Alıntı:
================================

Niye manşetlerde bu haberleri görüp duruyoruz biliyor musunuz? Gazeteciliğin altın kuralıdır, en çok satan haberler ölüm ve seks’e ilişkindir. Bu olayda ikisi de var. Manşete “çocuklarınızı intihardan korumanın yolları” yazarak velilerin, alt tarafa da “bakire kızlarla seks partisi yapan satanistler” yazarak abazanların ilgisi çekiliyor. Yani haber satıyor. Yoksa intihar olayları kimsenin umrunda değil.. İlgiyi canlı tutmak için de, velilere hedef göstermek gerekiyor. “Sorumlu en başta sizsiniz!” denemeyeceği için de, bir takım “listelere” başvurulup, suçlu aranıyor. Liste mi? İstemediğiniz kadar var.. Ruh hastası mı arıyorsunuz? Bunlar onlardır işte. Sorumluluğu üstlenemeyecek kadar korkak olan, bu yüzden suçlu arama telaşına düşüp abuk sabuk listeler hazırlayan insanlardır esas ruh hastaları. FRP yüzünden intihar edenler, Mozart dinlerken kendini asanlar, heladayken kalp krizi geçirenler.. Bunların en sevdiği şey zaten liste hazırlamaktır. Suçluyu aramakla o kadar meşguldürler ki, nedenlerle hiç ilgilenmezler.. Listeleri hiçbir işe yaramadığı için, her intiharda yenisini yazarlar.


Suçluyu bulan cici medya, çözümü de getirmez mi? Getirir elbet, buyrun size üç seans psikiyatrist yazıyorum, saati elli milyon. Psikiyatristleri büyücü sanma, bizim ve bizden bir önceki kuşağın hastalığıdır. Genelde çocukluğu maddi açıdan zor geçmiş, büyüyünce voliyi vurmuş ve bir iki de kitap okuyunca kendini aydın sanmaya başlamış ailelerde görülür. Kendileri çocukken böyle birşey yaşamadıkları için, bu “hizmetten” çocuklarını mahrum bırakmak istemezler. Çocuğunun tırnağında siyah ojeyi gördükleri an psikiyatriste koşturur ve onu “her türlü kötülüğü çözecek kabile büyücüsü” olarak görürler. Psikiyatrinin her derde deva olmadığının, dahası psikiyatristin de sihirbaz olmadığının farkında değildirler ya da anlamak istemezler. Onlar görevlerini yapmış, psikiyatriste saat ücretini yatırmışlardır ya, huzura ererler.

================================

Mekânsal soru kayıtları

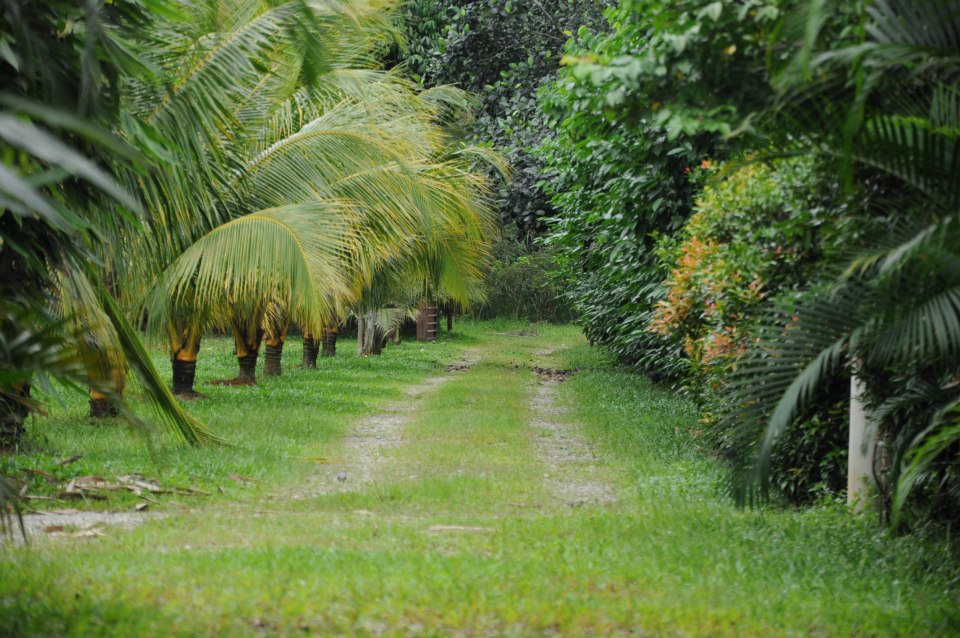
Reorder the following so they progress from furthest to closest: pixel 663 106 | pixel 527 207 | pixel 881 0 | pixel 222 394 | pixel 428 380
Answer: pixel 428 380
pixel 527 207
pixel 222 394
pixel 663 106
pixel 881 0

================================

Hedefler:
1 – Alıntıda "Suçluyu bulan cici" sözcüklerinin geçtiği yerle açılıp "ya, huzura ererler." sözcükleriyle kapanan bölümü harfi harfine yeniden yazınız.
2 – Kayıtlardaki tüm satırları, boş satırları atlayarak numaralı bir listeye dönüştürünüz. Resimleri yanıta almayınız.

Yanıtlar:
1 –
Suçluyu bulan cici medya, çözümü de getirmez mi? Getirir elbet, buyrun size üç seans psikiyatrist yazıyorum, saati elli milyon. Psikiyatristleri büyücü sanma, bizim ve bizden bir önceki kuşağın hastalığıdır. Genelde çocukluğu maddi açıdan zor geçmiş, büyüyünce voliyi vurmuş ve bir iki de kitap okuyunca kendini aydın sanmaya başlamış ailelerde görülür. Kendileri çocukken böyle birşey yaşamadıkları için, bu “hizmetten” çocuklarını mahrum bırakmak istemezler. Çocuğunun tırnağında siyah ojeyi gördükleri an psikiyatriste koşturur ve onu “her türlü kötülüğü çözecek kabile büyücüsü” olarak görürler. Psikiyatrinin her derde deva olmadığının, dahası psikiyatristin de sihirbaz olmadığının farkında değildirler ya da anlamak istemezler. Onlar görevlerini yapmış, psikiyatriste saat ücretini yatırmışlardır ya, huzura ererler.

2 –
1. Reorder the following so they progress from furthest to closest: pixel 663 106 | pixel 527 207 | pixel 881 0 | pixel 222 394 | pixel 428 380
2. Answer: pixel 428 380
3. pixel 527 207
4. pixel 222 394
5. pixel 663 106
6. pixel 881 0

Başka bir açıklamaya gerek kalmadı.